Iraqi military personnel who have benefited from coalition training are making appeals in private, knowing firsthand Iraq’s reliance on U.S. military technologies and aircraft.
“We have no alternative now,” said the senior CTS official. “The battle against ISIS is technological, and we don’t own any of these technologies, only the Americans do.”
Marine Gen. Frank McKenzie, the top U.S. commander for the Middle East, met Tuesday with Iraqi leaders and acknowledged that joint military operations and training have been scaled back, though he said U.S. special operations forces are doing some missions with Iraqi commandos.
“We’re still in a period of turbulence. We’ve got a ways to go,” he said.
A full-scale U.S. withdrawal would bring a major setback in Iraqi capabilities to fight ISIS that Iraqi military officers acknowledge. After the United States withdrew from the country in 2011, the Iraqi military to collapsed in the face of a 2014 blitz by ISIS that overran the north and west. As a result, the government invited the Americans back.
“The Iraqi forces present in western Iraq need continuous air support and logistical support,” said the CTS official. “These are provided to us by coalition forces, especially the U.S. If they are taken out, we will be paralyzed.”
The Iraqis also rely on U.S. military expertise to maintain their American-made F-16 fighter aircraft.
In the Pentagon’s March 2019 funding justification for the 2020 fiscal year, the Defense Department said if the requested $1.045 billion was not allocated to continue counter-ISIS training and equipment, it would jeopardize Iraq’s ability to solidify gains made by the coalition, potentially forcing them to “strengthen relations with other state actors” — a reference to Iran.
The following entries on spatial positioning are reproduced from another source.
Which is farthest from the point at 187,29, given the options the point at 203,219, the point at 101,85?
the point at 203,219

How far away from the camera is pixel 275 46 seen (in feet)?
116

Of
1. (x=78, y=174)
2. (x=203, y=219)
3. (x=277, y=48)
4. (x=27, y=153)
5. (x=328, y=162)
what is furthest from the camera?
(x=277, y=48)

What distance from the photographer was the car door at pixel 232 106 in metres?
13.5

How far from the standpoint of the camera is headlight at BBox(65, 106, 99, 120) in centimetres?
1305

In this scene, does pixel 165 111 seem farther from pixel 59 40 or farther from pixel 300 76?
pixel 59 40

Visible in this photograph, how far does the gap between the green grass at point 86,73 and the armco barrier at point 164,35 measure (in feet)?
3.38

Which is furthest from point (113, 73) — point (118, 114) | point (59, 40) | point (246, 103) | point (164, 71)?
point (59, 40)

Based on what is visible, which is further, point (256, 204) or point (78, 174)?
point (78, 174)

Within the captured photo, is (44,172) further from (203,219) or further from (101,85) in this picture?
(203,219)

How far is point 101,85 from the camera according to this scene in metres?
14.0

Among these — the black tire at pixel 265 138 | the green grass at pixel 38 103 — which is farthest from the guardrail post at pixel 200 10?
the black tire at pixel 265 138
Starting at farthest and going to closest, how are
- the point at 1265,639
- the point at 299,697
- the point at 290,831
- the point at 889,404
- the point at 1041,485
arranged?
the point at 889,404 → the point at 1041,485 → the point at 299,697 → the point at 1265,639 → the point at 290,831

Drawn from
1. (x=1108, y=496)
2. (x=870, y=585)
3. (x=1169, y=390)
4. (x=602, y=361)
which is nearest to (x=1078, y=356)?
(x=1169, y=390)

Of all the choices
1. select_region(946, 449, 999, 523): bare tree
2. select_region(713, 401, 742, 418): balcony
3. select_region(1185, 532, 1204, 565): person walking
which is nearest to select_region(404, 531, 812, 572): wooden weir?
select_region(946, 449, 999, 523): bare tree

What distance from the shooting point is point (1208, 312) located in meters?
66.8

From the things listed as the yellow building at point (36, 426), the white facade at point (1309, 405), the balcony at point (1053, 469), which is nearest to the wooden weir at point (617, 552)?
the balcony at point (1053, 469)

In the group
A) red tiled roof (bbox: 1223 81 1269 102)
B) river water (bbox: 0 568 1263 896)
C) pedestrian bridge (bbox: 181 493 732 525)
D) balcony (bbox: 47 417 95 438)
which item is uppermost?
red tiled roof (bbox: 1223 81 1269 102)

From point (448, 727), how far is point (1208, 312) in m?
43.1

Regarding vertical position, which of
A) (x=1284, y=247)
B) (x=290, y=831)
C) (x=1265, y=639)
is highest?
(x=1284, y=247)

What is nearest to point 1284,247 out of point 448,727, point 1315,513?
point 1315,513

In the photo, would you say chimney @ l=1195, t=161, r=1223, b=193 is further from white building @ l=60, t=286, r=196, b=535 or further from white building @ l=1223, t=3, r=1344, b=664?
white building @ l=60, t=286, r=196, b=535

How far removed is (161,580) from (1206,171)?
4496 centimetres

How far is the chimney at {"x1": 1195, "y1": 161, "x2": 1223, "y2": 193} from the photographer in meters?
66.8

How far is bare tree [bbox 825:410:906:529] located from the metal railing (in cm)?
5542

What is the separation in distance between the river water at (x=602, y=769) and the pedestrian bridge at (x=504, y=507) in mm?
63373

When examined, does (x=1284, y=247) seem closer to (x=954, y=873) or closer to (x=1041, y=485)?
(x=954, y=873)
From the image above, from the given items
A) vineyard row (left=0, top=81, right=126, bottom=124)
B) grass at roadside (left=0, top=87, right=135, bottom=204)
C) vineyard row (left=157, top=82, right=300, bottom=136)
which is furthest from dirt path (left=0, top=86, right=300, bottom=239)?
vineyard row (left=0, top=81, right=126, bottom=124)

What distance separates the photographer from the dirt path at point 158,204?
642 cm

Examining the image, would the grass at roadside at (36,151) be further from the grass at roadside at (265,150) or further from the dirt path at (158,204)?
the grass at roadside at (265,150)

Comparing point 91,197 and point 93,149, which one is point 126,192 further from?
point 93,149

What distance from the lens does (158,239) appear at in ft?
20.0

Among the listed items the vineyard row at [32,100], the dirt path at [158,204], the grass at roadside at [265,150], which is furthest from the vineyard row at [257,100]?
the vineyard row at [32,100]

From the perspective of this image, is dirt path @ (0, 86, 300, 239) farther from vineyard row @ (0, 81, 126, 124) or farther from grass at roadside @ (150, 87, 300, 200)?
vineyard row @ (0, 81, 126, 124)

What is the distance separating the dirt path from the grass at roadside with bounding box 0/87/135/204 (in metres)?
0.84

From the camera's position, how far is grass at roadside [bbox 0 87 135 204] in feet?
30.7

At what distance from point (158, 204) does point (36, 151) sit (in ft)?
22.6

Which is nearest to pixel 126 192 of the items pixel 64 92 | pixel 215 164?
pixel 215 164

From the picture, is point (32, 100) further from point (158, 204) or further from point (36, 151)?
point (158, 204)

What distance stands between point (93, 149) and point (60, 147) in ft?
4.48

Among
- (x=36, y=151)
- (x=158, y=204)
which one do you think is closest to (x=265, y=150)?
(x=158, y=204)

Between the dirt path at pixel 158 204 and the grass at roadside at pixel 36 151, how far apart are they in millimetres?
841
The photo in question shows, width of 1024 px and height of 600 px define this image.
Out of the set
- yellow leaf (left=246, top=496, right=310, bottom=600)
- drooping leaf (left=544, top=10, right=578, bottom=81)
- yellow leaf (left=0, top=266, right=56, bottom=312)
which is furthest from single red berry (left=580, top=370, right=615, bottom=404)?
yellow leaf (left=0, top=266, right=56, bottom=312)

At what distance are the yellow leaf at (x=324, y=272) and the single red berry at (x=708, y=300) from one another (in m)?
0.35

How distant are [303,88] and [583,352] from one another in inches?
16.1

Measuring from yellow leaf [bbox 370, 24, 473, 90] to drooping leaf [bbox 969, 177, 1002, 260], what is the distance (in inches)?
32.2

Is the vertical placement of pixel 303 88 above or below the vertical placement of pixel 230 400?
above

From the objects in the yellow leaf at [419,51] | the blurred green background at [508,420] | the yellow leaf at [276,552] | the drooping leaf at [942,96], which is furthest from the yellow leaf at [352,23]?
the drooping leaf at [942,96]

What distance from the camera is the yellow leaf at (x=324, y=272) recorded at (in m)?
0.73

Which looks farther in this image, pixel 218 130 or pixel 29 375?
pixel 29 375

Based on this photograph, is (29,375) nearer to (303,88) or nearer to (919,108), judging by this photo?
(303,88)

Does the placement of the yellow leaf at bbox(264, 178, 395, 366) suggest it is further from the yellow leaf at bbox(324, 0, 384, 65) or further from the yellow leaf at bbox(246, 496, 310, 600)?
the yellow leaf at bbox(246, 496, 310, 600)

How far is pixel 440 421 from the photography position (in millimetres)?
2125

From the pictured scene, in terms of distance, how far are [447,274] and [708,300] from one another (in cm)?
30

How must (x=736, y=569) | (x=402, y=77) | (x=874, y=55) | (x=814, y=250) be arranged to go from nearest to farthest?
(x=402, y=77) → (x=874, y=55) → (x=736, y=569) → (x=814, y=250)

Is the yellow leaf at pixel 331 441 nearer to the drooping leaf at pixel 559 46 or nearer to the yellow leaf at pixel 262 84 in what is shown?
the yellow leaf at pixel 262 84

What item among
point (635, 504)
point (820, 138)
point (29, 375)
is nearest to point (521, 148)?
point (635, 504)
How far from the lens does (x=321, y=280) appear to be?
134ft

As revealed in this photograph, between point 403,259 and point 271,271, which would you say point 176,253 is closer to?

A September 2018 report to Congress by Inspector General Glen Fine said Iraqi security forces exhibited “systemic weakness” and were “years if not decades,” away from ending reliance on coalition assistance.
Iraq’s Kurdish and the majority of Sunni factions oppose a U.S. withdrawal. Many Sunnis consider the U.S. presence a bulwark against both ISIS and Iran.
“If the Americans go out, then we will be attacked by everyone, and by everyone I mean ISIS, the government, the militias and the parties,” said Abu Ahmad, a grocery shop owner in the Old City of Mosul, which was overrun by ISIS in 2014. “It is the U.S. that keeps them away from swallowing Mosul.”